Tarefa ▸ Reproduza palavra por palavra todos os registros abaixo, do primeiro ao último, sem alterar nada.
### Material de entrada
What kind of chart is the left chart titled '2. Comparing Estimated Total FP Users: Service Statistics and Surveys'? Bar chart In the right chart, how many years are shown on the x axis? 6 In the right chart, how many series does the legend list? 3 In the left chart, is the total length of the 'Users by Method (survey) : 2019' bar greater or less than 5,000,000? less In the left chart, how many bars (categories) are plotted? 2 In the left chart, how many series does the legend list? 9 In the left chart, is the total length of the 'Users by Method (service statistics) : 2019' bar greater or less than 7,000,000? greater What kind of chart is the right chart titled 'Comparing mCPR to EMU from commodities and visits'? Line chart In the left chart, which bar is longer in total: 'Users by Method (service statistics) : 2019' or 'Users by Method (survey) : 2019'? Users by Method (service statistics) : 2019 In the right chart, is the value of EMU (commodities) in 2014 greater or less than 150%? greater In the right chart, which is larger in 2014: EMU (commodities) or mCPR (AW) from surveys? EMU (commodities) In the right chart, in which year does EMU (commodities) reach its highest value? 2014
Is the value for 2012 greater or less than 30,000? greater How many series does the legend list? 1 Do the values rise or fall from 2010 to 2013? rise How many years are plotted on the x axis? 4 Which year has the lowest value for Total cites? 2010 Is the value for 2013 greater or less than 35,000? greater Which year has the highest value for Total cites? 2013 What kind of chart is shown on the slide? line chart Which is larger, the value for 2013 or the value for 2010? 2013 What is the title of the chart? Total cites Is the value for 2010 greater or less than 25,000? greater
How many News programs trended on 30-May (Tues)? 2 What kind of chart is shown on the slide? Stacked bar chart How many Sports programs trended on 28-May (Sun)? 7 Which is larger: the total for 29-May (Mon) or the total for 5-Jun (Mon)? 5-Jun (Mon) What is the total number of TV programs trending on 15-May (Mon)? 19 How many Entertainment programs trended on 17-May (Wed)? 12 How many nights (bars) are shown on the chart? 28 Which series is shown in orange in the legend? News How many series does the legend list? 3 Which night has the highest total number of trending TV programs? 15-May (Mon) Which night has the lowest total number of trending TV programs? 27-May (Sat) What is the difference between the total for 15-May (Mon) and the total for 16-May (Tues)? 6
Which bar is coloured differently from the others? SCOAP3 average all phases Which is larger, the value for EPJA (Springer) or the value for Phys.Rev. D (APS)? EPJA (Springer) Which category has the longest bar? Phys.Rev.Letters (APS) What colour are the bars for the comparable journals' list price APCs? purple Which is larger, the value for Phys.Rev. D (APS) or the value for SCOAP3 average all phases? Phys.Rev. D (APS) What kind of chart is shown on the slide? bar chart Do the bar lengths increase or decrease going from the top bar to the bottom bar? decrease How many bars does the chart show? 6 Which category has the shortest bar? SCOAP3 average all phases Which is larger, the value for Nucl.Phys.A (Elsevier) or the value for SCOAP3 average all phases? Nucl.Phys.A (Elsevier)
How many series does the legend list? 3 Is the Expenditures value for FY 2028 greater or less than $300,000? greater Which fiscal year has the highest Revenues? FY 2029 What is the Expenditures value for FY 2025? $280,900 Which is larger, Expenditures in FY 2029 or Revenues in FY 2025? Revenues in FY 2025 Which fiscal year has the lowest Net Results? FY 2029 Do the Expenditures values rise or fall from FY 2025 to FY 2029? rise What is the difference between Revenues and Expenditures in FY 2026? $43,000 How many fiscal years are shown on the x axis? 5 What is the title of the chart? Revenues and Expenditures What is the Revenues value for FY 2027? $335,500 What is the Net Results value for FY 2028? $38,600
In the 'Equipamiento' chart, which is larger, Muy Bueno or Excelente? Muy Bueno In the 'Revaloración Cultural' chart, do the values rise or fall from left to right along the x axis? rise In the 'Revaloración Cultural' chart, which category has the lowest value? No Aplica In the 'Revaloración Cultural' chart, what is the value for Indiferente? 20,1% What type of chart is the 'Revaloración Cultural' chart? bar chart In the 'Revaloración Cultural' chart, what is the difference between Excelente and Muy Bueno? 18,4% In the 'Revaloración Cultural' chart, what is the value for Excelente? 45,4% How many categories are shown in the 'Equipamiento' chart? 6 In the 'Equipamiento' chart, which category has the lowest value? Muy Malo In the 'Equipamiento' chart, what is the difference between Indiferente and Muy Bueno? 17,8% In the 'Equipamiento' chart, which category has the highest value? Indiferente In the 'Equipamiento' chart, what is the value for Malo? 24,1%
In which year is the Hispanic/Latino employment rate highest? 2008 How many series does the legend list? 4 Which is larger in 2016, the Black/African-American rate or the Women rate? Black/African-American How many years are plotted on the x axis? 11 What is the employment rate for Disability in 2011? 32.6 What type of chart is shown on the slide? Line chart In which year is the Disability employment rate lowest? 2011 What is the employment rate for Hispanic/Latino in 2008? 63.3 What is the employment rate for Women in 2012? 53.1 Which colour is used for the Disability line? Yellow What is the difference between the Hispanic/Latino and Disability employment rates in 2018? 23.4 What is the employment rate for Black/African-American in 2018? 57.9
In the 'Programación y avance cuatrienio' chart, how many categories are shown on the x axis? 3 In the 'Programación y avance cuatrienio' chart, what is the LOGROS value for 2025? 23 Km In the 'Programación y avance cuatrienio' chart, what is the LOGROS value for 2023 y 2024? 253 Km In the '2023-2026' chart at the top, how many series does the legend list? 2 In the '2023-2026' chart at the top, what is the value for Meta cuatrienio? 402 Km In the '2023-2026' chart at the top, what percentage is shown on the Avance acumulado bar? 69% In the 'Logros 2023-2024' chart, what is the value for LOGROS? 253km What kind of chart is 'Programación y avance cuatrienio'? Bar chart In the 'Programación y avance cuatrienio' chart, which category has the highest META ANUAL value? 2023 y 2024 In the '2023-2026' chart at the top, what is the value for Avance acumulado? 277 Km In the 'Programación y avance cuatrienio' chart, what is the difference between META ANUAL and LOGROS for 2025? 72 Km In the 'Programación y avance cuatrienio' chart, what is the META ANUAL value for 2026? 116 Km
######
Resposta ▸
What kind of chart is the left chart titled '2. Comparing Estimated Total FP Users: Service Statistics and Surveys'? Bar chart In the right chart, how many years are shown on the x axis? 6 In the right chart, how many series does the legend list? 3 In the left chart, is the total length of the 'Users by Method (survey) : 2019' bar greater or less than 5,000,000? less In the left chart, how many bars (categories) are plotted? 2 In the left chart, how many series does the legend list? 9 In the left chart, is the total length of the 'Users by Method (service statistics) : 2019' bar greater or less than 7,000,000? greater What kind of chart is the right chart titled 'Comparing mCPR to EMU from commodities and visits'? Line chart In the left chart, which bar is longer in total: 'Users by Method (service statistics) : 2019' or 'Users by Method (survey) : 2019'? Users by Method (service statistics) : 2019 In the right chart, is the value of EMU (commodities) in 2014 greater or less than 150%? greater In the right chart, which is larger in 2014: EMU (commodities) or mCPR (AW) from surveys? EMU (commodities) In the right chart, in which year does EMU (commodities) reach its highest value? 2014
Is the value for 2012 greater or less than 30,000? greater How many series does the legend list? 1 Do the values rise or fall from 2010 to 2013? rise How many years are plotted on the x axis? 4 Which year has the lowest value for Total cites? 2010 Is the value for 2013 greater or less than 35,000? greater Which year has the highest value for Total cites? 2013 What kind of chart is shown on the slide? line chart Which is larger, the value for 2013 or the value for 2010? 2013 What is the title of the chart? Total cites Is the value for 2010 greater or less than 25,000? greater
How many News programs trended on 30-May (Tues)? 2 What kind of chart is shown on the slide? Stacked bar chart How many Sports programs trended on 28-May (Sun)? 7 Which is larger: the total for 29-May (Mon) or the total for 5-Jun (Mon)? 5-Jun (Mon) What is the total number of TV programs trending on 15-May (Mon)? 19 How many Entertainment programs trended on 17-May (Wed)? 12 How many nights (bars) are shown on the chart? 28 Which series is shown in orange in the legend? News How many series does the legend list? 3 Which night has the highest total number of trending TV programs? 15-May (Mon) Which night has the lowest total number of trending TV programs? 27-May (Sat) What is the difference between the total for 15-May (Mon) and the total for 16-May (Tues)? 6
Which bar is coloured differently from the others? SCOAP3 average all phases Which is larger, the value for EPJA (Springer) or the value for Phys.Rev. D (APS)? EPJA (Springer) Which category has the longest bar? Phys.Rev.Letters (APS) What colour are the bars for the comparable journals' list price APCs? purple Which is larger, the value for Phys.Rev. D (APS) or the value for SCOAP3 average all phases? Phys.Rev. D (APS) What kind of chart is shown on the slide? bar chart Do the bar lengths increase or decrease going from the top bar to the bottom bar? decrease How many bars does the chart show? 6 Which category has the shortest bar? SCOAP3 average all phases Which is larger, the value for Nucl.Phys.A (Elsevier) or the value for SCOAP3 average all phases? Nucl.Phys.A (Elsevier)
How many series does the legend list? 3 Is the Expenditures value for FY 2028 greater or less than $300,000? greater Which fiscal year has the highest Revenues? FY 2029 What is the Expenditures value for FY 2025? $280,900 Which is larger, Expenditures in FY 2029 or Revenues in FY 2025? Revenues in FY 2025 Which fiscal year has the lowest Net Results? FY 2029 Do the Expenditures values rise or fall from FY 2025 to FY 2029? rise What is the difference between Revenues and Expenditures in FY 2026? $43,000 How many fiscal years are shown on the x axis? 5 What is the title of the chart? Revenues and Expenditures What is the Revenues value for FY 2027? $335,500 What is the Net Results value for FY 2028? $38,600
In the 'Equipamiento' chart, which is larger, Muy Bueno or Excelente? Muy Bueno In the 'Revaloración Cultural' chart, do the values rise or fall from left to right along the x axis? rise In the 'Revaloración Cultural' chart, which category has the lowest value? No Aplica In the 'Revaloración Cultural' chart, what is the value for Indiferente? 20,1% What type of chart is the 'Revaloración Cultural' chart? bar chart In the 'Revaloración Cultural' chart, what is the difference between Excelente and Muy Bueno? 18,4% In the 'Revaloración Cultural' chart, what is the value for Excelente? 45,4% How many categories are shown in the 'Equipamiento' chart? 6 In the 'Equipamiento' chart, which category has the lowest value? Muy Malo In the 'Equipamiento' chart, what is the difference between Indiferente and Muy Bueno? 17,8% In the 'Equipamiento' chart, which category has the highest value? Indiferente In the 'Equipamiento' chart, what is the value for Malo? 24,1%
In which year is the Hispanic/Latino employment rate highest? 2008 How many series does the legend list? 4 Which is larger in 2016, the Black/African-American rate or the Women rate? Black/African-American How many years are plotted on the x axis? 11 What is the employment rate for Disability in 2011? 32.6 What type of chart is shown on the slide? Line chart In which year is the Disability employment rate lowest? 2011 What is the employment rate for Hispanic/Latino in 2008? 63.3 What is the employment rate for Women in 2012? 53.1 Which colour is used for the Disability line? Yellow What is the difference between the Hispanic/Latino and Disability employment rates in 2018? 23.4 What is the employment rate for Black/African-American in 2018? 57.9
In the 'Programación y avance cuatrienio' chart, how many categories are shown on the x axis? 3 In the 'Programación y avance cuatrienio' chart, what is the LOGROS value for 2025? 23 Km In the 'Programación y avance cuatrienio' chart, what is the LOGROS value for 2023 y 2024? 253 Km In the '2023-2026' chart at the top, how many series does the legend list? 2 In the '2023-2026' chart at the top, what is the value for Meta cuatrienio? 402 Km In the '2023-2026' chart at the top, what percentage is shown on the Avance acumulado bar? 69% In the 'Logros 2023-2024' chart, what is the value for LOGROS? 253km What kind of chart is 'Programación y avance cuatrienio'? Bar chart In the 'Programación y avance cuatrienio' chart, which category has the highest META ANUAL value? 2023 y 2024 In the '2023-2026' chart at the top, what is the value for Avance acumulado? 277 Km In the 'Programación y avance cuatrienio' chart, what is the difference between META ANUAL and LOGROS for 2025? 72 Km In the 'Programación y avance cuatrienio' chart, what is the META ANUAL value for 2026? 116 Km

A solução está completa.